▸ **Text**:
Snowflake in 20 minutes¶
Introduction¶
This tutorial uses the Snowflake command line client, SnowSQL, to introduce key concepts and tasks, including:
Creating Snowflake objects—You create a database and a table for storing data.
Loading data—We provide small sample CSV data files for you to load into the table.
Querying—You explore sample queries.
Note
Snowflake bills a minimal amount for the on-disk storage used for the sample data in this tutorial. The tutorial provides steps to drop the database and minimize storage cost.
Snowflake requires a virtual warehouse to load the data and execute queries. A running virtual warehouse consumes Snowflake credits. In this tutorial, you will be using a 30-day trial account (https://signup.snowflake.com/), which provides free credits, so you won’t incur any costs.
What you’ll learn¶
In this tutorial you’ll learn how to:
Create Snowflake objects—You create a database and a table for storing data.
Install SnowSQL—You install and use SnowSQL, the Snowflake command line query tool.
Users of Visual Studio Code might consider using the Snowflake Extension for Visual Studio Code instead of SnowSQL.
Load CSV data files—You use various mechanisms to load data into tables from CSV files.
Write and execute sample queries—You write and execute a variety of queries against newly loaded data.
Prerequisites¶
This tutorial requires a database, table, and virtual warehouse to load and query data. Creating these Snowflake objects requires a Snowflake user with a role with the necessary access control privileges. In addition, SnowSQL is required to execute the SQL statements in the tutorial. Lastly, the tutorial requires CSV files that contain sample data to load.
You can complete this tutorial using an existing Snowflake warehouse, database, and table, and your own local data files, but we recommend using the Snowflake objects and the set of provided data.
To set up Snowflake for this tutorial, complete the following before continuing:
Create a user
To create the database, table, and virtual warehouse, you must be logged in as a Snowflake user with a role that grants you the privileges to create these objects.

▸ **Data excerpt**:
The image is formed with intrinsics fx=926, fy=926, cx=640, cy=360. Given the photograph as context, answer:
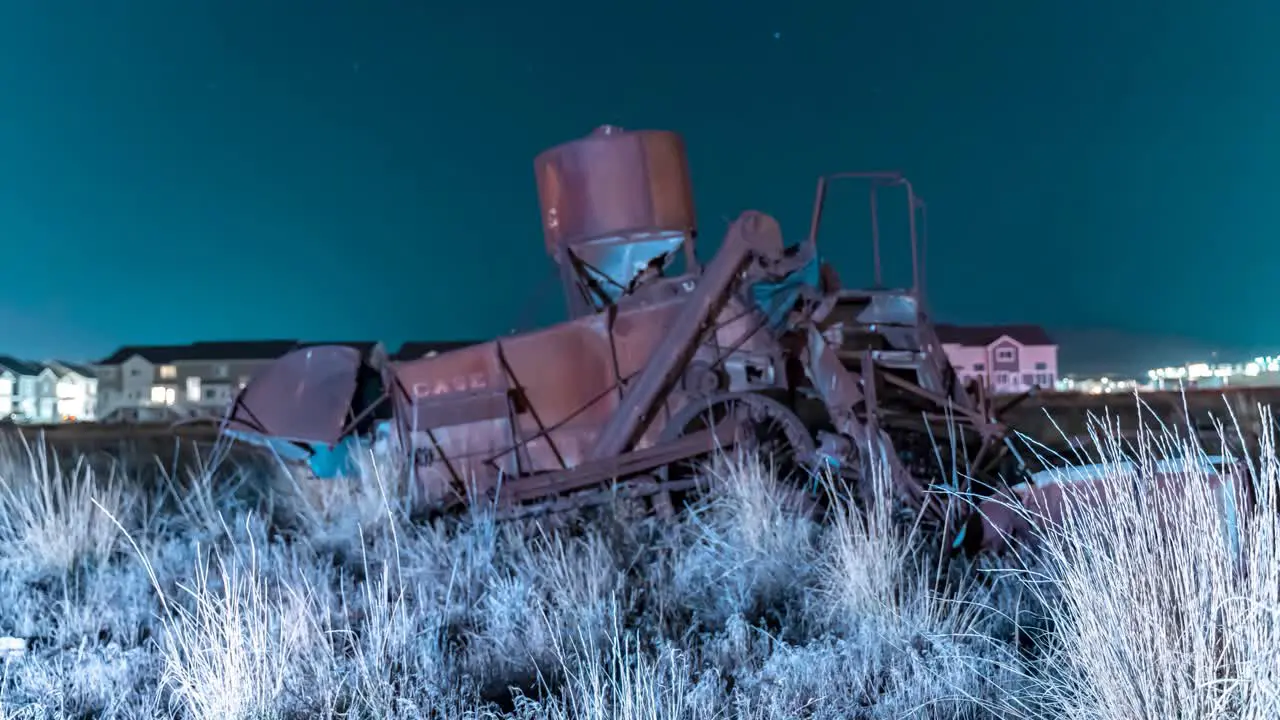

▸ **What you need to do**: In the Snowflake tutorial, how many days does the trial account last? This data has no connection to the Snowflake tutorial.

▸ **Correct answer**: 30 days.